FOMC Minutes: Growing Concerns about Inflation but Not Yet Ready to Taper
by Craig Dismuke, Dudley Carter
The Minutes from the FOMC’s June 15-16 meeting highlight progress towards the Committee’s economic goals but insufficient progress to warrant changing policy just yet. While a growing number of participants see upside risks to inflation, they generally remained unalarmed. Participants appear split on the technicalities of tapering asset purchases once the time is deemed appropriate.
As it relates to the recent increase in inflation, the Minutes note, “participants remarked that the actual rise in inflation was larger than anticipated.“ Looking forward, “a substantial majority of participants judged that the risks to their inflation projections were tilted to the upside because of concerns that supply disruptions and labor shortages might linger for longer and might have larger or more persistent effects on prices and wages than they currently assumed.“ Thirteen officials saw the risks to upside inflation versus just five who viewed the risks as broadly balanced and none who saw them to the downside.
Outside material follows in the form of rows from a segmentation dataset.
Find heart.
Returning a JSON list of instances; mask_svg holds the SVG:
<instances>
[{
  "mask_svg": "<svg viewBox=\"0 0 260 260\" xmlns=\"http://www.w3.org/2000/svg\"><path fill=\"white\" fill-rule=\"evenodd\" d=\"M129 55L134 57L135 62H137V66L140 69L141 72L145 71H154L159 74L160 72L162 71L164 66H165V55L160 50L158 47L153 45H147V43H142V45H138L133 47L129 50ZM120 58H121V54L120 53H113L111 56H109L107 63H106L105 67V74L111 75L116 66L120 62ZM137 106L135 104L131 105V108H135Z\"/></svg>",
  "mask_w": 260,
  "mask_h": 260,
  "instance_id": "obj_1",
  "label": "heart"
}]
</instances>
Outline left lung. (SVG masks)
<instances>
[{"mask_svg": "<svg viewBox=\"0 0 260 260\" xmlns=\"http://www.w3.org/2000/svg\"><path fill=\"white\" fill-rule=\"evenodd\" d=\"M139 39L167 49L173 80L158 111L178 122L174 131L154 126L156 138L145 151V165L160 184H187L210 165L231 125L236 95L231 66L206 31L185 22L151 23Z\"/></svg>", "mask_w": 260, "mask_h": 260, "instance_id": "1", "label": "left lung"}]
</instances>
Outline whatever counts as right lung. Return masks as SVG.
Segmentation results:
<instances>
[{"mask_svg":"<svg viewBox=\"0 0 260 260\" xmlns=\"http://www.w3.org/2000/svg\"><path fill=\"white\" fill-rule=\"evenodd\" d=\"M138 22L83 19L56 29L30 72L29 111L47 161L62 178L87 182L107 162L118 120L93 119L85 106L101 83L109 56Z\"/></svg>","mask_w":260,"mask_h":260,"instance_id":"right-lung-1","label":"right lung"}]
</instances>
However, as it applies to monetary policy, officials coalesced around the conclusion that, “Although inflation had risen more than anticipated, the increase was seen as largely reflecting temporary factors, and participants expected inflation to decline toward the Committee’s 2 percent longer-run objective.”
As for the timing of tapering asset purchases, the Minutes state, “The Committee’s standard of ‘substantial further progress’ was generally seen as not having yet been met.” However, the general assessment seen throughout the Minutes was that the economy continued to make progress. In fact, the economic environment has improved sufficiently for participants to agree to “begin to discuss their plans for adjusting … asset purchases” in coming meetings. Notwithstanding the improvement, officials again “reiterated their intention to provide notice well in advance” of any changes.
Regarding the composition of purchases, participants appear evenly split on the future path. “Several participants saw benefits to reducing the pace of [MBS] purchases more quickly or earlier than Treasury purchases in light of valuation pressures in housing markets.” In contrast and in seemingly equal number, “Several other participants, however, commented that reducing the pace of Treasury and MBS purchases commensurately was preferable.”
In totality, the Minutes shed no new light on the future path of monetary policy, but do reflect a growing uneasiness with the balance of inflation risks.